* [Brano scelto]
AGI – Ernesto, il senzatetto con un polmone distrutto dal Covid adottato dagli abitanti di piazza Aspromonte, a Milano, ha lasciato per sempre la sua panchina a 66 anni. Sull’albero ‘guardiano’ delle sue notti ha legato un mazzo di fiori rossi Francesca, la donna da cui era partito tutto quando aveva cominciato a osservarlo dalla finestra mentre lavorava in smart working.
“Una presenza impassibile alle intemperie che si è insinuata come un piccolo tarlo nella mia quotidianità protetta” aveva raccontato all’AGI. “A ogni pausa pranzo dal lavoro, avevo l’istinto di aprire le tende, desiderando che non fosse lì per far tacere la mia coscienza. E invece era sempre lì”.
"Aiutatemi a dargli un funerale"
Col tempo, esaurita la prima onda solidale favorita anche dalla vita meno frettolosa del lockdown, era rimasta solo lei ad accudire quell’uomo che ora definisce “un amico” al quale vorrebbe regalare un funerale, col contributo di chi vorrà aiutarla, che diventi “la cerimonia di tutti dimenticati”.
Per quel polmone sgonfio gli avevano dato una pensione di invalidità da 297 euro e con quella è campato, sempre sulla panchina in una delle piazze più belle di questa zona di Milano, un armonioso cerchio alberato da cui nessuno riusciva a strapparlo tranne la sua amica nelle notti ghiacciate o quando non si sentiva bene. Solo allora si convinceva a spendere i suoi spiccioli per qualche ora al caldo, in albergo.

* [Consegna] Riscrivi il pezzo del testo su Ernesto da "Col tempo, esaurita" fino a "caldo, in albergo." compreso, mettendo "ostello" al posto di "albergo".

* [Record scelti]
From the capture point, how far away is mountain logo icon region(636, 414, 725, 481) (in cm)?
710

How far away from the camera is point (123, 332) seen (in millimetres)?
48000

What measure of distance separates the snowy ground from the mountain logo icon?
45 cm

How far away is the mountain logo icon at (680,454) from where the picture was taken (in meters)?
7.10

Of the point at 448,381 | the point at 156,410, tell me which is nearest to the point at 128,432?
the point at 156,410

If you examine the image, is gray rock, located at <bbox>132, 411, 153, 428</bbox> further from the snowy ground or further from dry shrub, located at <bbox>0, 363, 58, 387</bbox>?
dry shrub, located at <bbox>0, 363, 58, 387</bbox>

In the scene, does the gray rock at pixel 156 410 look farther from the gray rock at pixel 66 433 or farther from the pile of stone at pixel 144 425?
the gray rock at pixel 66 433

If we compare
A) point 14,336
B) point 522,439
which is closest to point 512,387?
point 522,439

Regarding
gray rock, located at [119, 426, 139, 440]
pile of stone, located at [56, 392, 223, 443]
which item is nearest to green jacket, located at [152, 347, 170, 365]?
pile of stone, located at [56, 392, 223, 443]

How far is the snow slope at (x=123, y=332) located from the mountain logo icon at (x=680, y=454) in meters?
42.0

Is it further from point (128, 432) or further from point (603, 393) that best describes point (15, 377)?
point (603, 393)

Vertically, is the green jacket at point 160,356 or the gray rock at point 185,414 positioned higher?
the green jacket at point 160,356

* [Risposta]
Col tempo, esaurita la prima onda solidale favorita anche dalla vita meno frettolosa del lockdown, era rimasta solo lei ad accudire quell’uomo che ora definisce “un amico” al quale vorrebbe regalare un funerale, col contributo di chi vorrà aiutarla, che diventi “la cerimonia di tutti dimenticati”.
Per quel polmone sgonfio gli avevano dato una pensione di invalidità da 297 euro e con quella è campato, sempre sulla panchina in una delle piazze più belle di questa zona di Milano, un armonioso cerchio alberato da cui nessuno riusciva a strapparlo tranne la sua amica nelle notti ghiacciate o quando non si sentiva bene. Solo allora si convinceva a spendere i suoi spiccioli per qualche ora al caldo, in ostello.